On the other hand, Mac is a totally different story. QuickBooks for Mac is a very limited, single-user desktop product, so Mac users will often look elsewhere for products that are built from the ground up for the Mac OS X environment.
The first solution is to purchase a Windows emulation product that allows you to run Windows on your Mac, then install the QuickBooks Desktop for Windows product and use it. As with cloud hosting, this gives you the benefit of using the most complete QuickBooks product available, even while you are on a Mac. However, there are technical limitations to what you can do with Windows “inside” your Mac, so — similar to cloud hosting — it is a hybrid solution with pros and cons.
Interestingly, many Mac products (including both MYOB and AccountEdge) are produced by non-U.S. software companies (particularly firms in the U.K., Canada, Australia and New Zealand), so you should be careful to ensure that the product will meet your requirements as a U.S. company.
3. Your Type of Business
It is also essential to consider the unique requirements of your industry or business type, when selecting the right solution. Case in point: the three QuickBooks Desktop editions vary largely on the basis of support for different industries.
If you run a contracting, manufacturing or wholesale business, then you may need to skip the cloud products and go with QuickBooks Desktop for Windows – Premier Edition, which has specific capabilities to support your industry. And if you have advanced inventory issues or numerous retail locations, you might need to go up to the Enterprise Edition.
And again, QuickBooks is not the only option for some industries. For example, if you run a small discrete manufacturing business, you might be an ideal candidate for Infor ERP Visual JobShop, which ties together core accounting functions with material resource planning (MRP) and scheduling of production processes and operations.
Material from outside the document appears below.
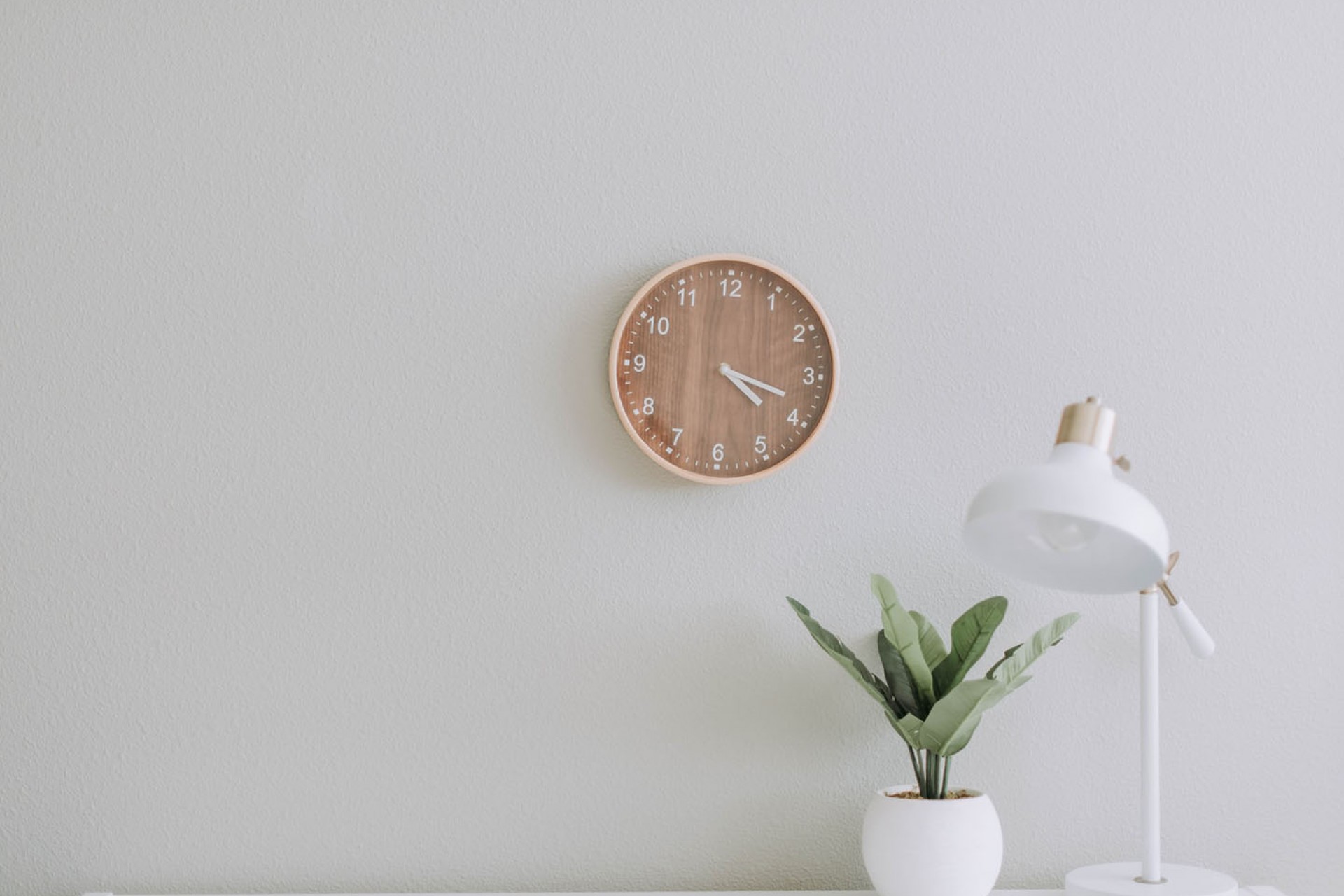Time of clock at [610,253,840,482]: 4:18
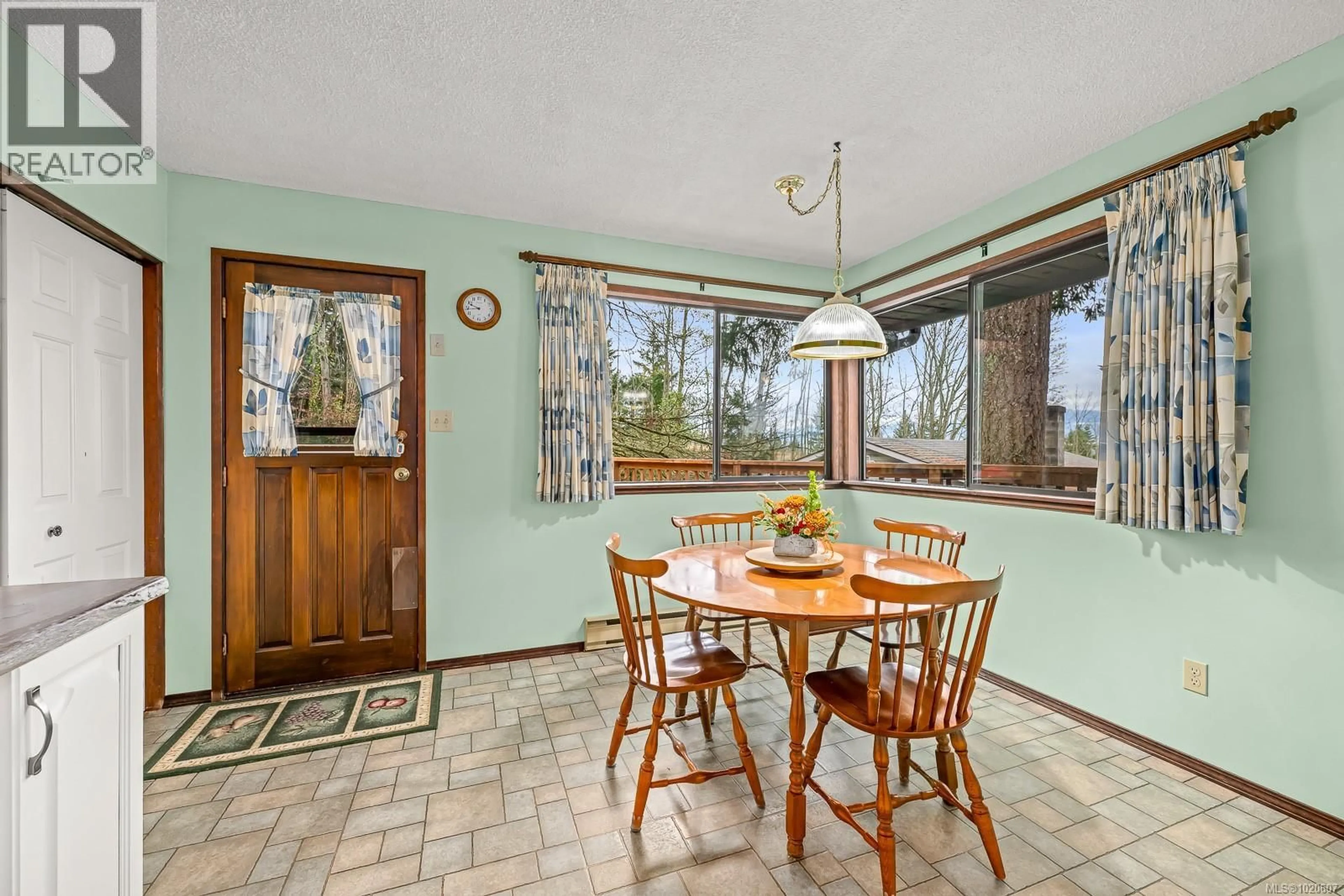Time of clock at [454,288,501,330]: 9:43
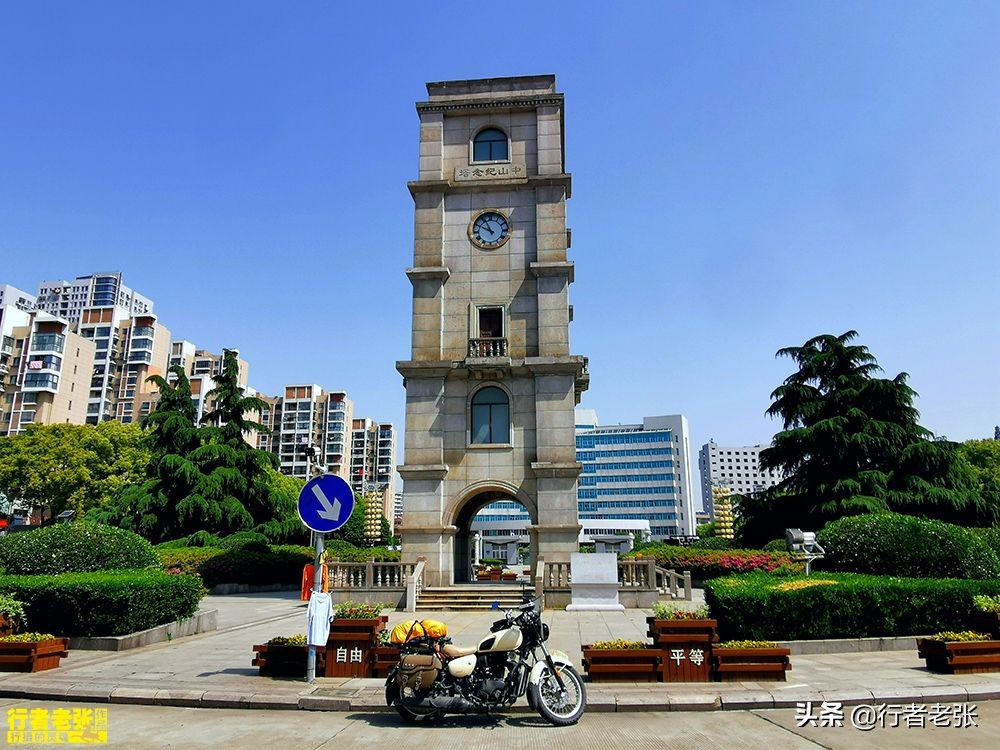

Similarly, if you run a complex project-driven or government contracting business, you may need to consider jumping up products from Unanet or Deltek (especially if you need to be DCAA-compliant).
4. What Your Accountant Knows, Uses and Recommends
It is true that you shouldn’t limit yourself to just selecting accounting software on the basis of your accountant’s professional comfort zone…but if you do choose a product your accountant is not familiar with, you might find yourself experiencing unexpected strains in your relationship, or shopping unexpectedly for a new accountant.
Your accountant is an integral member of your team, and both you and he or she need to be on the same page. However, your choice of accountant today may not be the right choice to be your accountant tomorrow, so make sure you’re partnering with a firm or practitioner who knows your industry and who is staying current on accounting technology.
In addition, some online accounting and bookkeeping services —such as Bench and InDinero — now use or provide their own software. Again, make sure to see how these solutions might align with your accountant’s or CPA’s own in-house capabilities or expertise.
In the end, all of these factors come back to one essential priority: Choosing a technology solution based, first and foremost, on your business needs. What industry are you in? How centralized or spread out is your business? What unique needs or requirements should your chosen solution support?
By keeping these business priorities front-and-center, you will be well-positioned to choose the best accounting software solution for your business.